We are currently implementing support vector regression (SVR; Drucker, Burges, Kaufman, Smola, & Vapnik, 1997) to estimate the response of each voxel as a linear combination of the saliency values at each time point. At the moment, we are using the Smooth Support Vector Machine toolbox (Lee & Mangasarian, 2001) in MATLAB to kick-start this analysis, although we may yet abandon this toolbox. For each voxel, this procedure results in a set of model weights applicable to the corresponding saliency map values. These model weights reflect how strongly visual saliency information as quantified by the model captures voxel activity. As a baseline measure, we are also implementing a simple linear regression to the same end, although we expect that SVR will outperform linear regression once we have optimized SVR hyperparameters. Unfortunately, as of now we have only been able to apply these two regression techniques to a single voxel in a single participant. While the basic linear regression appears to successfully estimate voxel time courses, we have not yet been able to properly apply SVR—currently the SVR returns a single value for all model weights.

Figure 5: Estimated voxel time course based on linear regression compared to actual voxel time course.

In the coming weeks, we hope to expand our analysis on several fronts. Most importantly, we plan to debug the SVR procedure in order to accurately estimate voxel time courses. Once the SVR procedure is working properly, we will iteratively estimate time courses for all voxels in the brain. Then, we will implement a leave-two-out cross validation scheme in order to determine whether the learned model parameters generalize to novel segments of the movie stimulus. Predicted voxel time courses will be generated for a left-out segment of the movie and we will test whether these simulated activity patterns more closely resemble the actual brain data for the corresponding or the alternate left-out segment.

References

Drucker, H., Burges, C. J., Kaufman, L., Smola, A., & Vapnik, V. (1997). Support vector regression machines. Advances in Neural Information Processing Systems, 155-161.

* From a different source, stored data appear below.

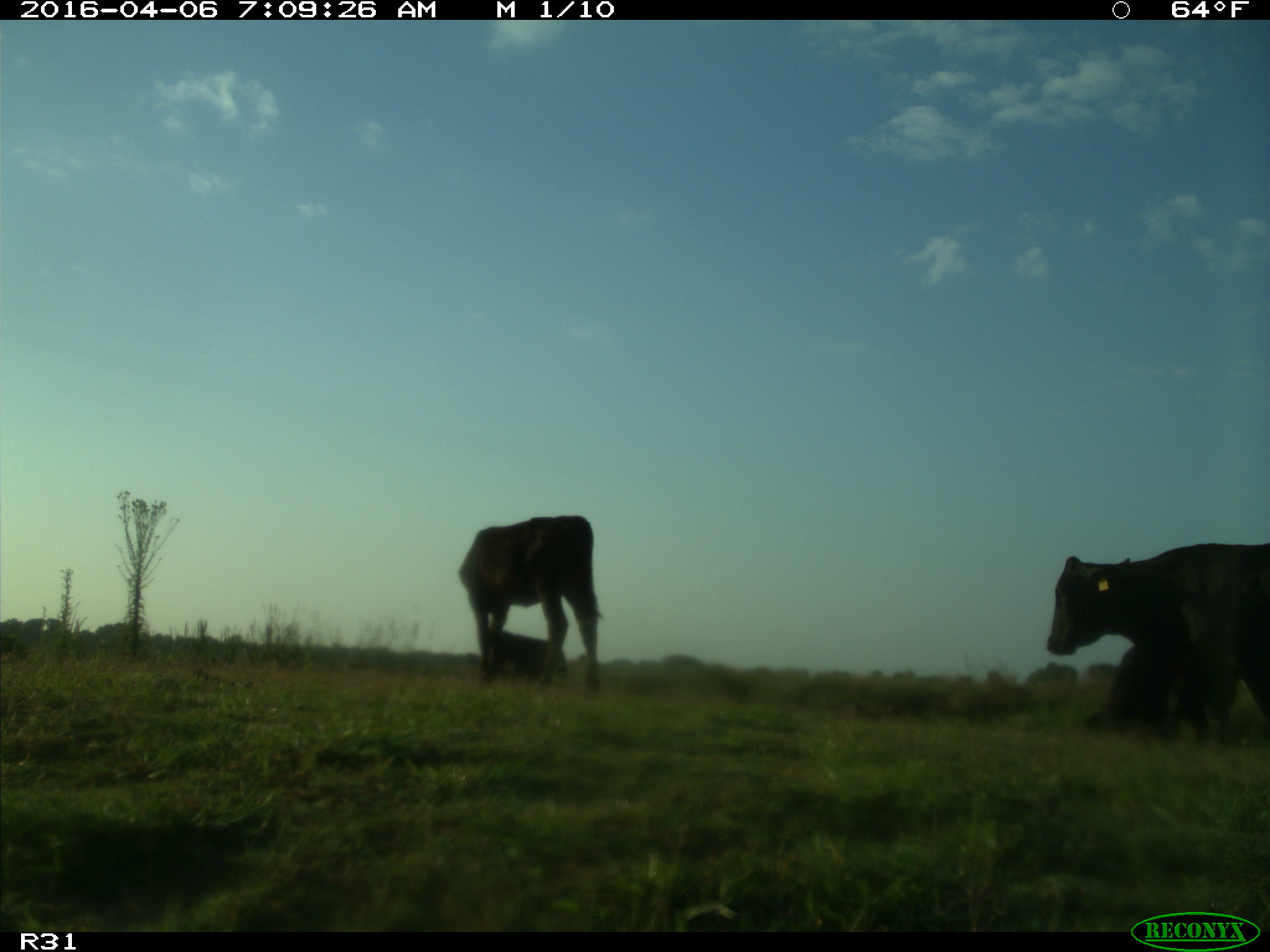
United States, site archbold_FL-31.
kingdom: Animalia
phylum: Chordata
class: Mammalia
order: Artiodactyla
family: Bovidae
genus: Bos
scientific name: Bos taurus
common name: domestic cow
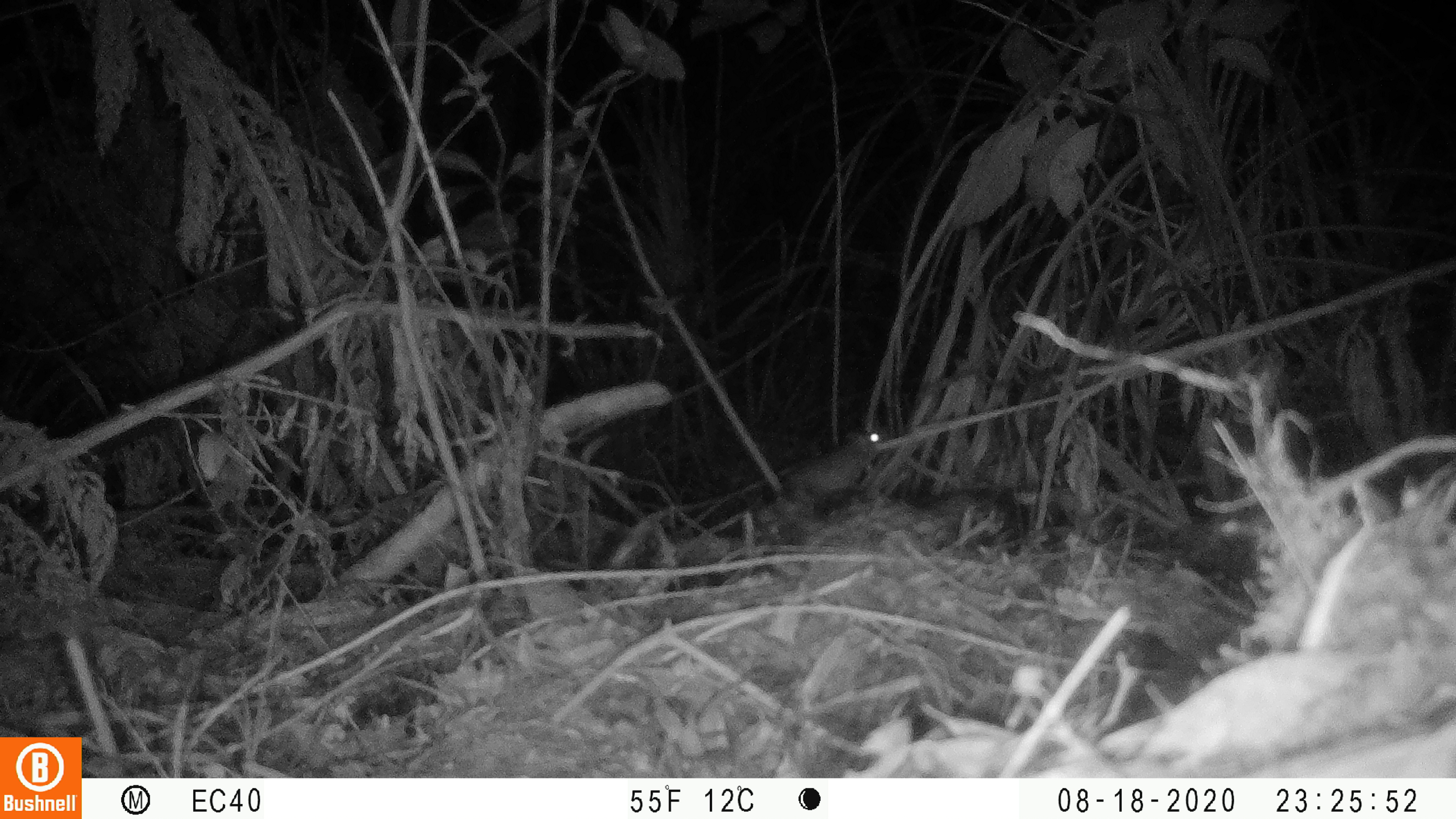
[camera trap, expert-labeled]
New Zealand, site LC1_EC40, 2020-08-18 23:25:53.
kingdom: Animalia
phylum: Chordata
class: Mammalia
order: Rodentia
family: Muridae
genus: Rattus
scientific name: Rattus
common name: rat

Haxby, J. V., Guntupalli, J. S., Connolly, A. C., Halchenko, Y. O., Conroy, B. R., Gobbini, M. I., Ramadge, P. J. (2011). A common, high-dimensional model of the representational space in human ventral temporal cortex. Neuron, 72(2), 404-416.

Huth, A. G., Nishimoto, S., Vu, A. T., & Gallant, J. L. (2012). A Continuous Semantic Space Describes the Representation of Thousands of Object and Action Categories across the Human Brain. Neuron, 76(6), 1210-1224.

Itti, L., & Baldi, P. (2009). Bayesian surprise attracts human attention. Vision Research, 49(10), 1295-1306.

Itti, L., & Koch, C. (2001). Computational modeling of visual attention. Nature Reviews Neuroscience, 2(3), 194-203.

Lee, Y.-J., & Mangasarian, O. L. (2001). SSVM: A smooth support vector machine for classification. Computational Optimization and Applications, 20(1), 5-22.

Mitchell, T. M., Shinkareva, S. V., Carlson, A., Chang, K. M., Malave, V. L., Mason, R. A., & Just, M. A. (2008). Predicting human brain activity associated with the meanings of nouns. Science, 320(5880), 1191-1195.

Nishimoto, S., Vu, A. T., Naselaris, T., Benjamini, Y., Yu, B., & Gallant, J. L. (2011). Reconstructing visual experiences from brain activity evoked by natural movies. Current Biology, 21(19), 1641-1646.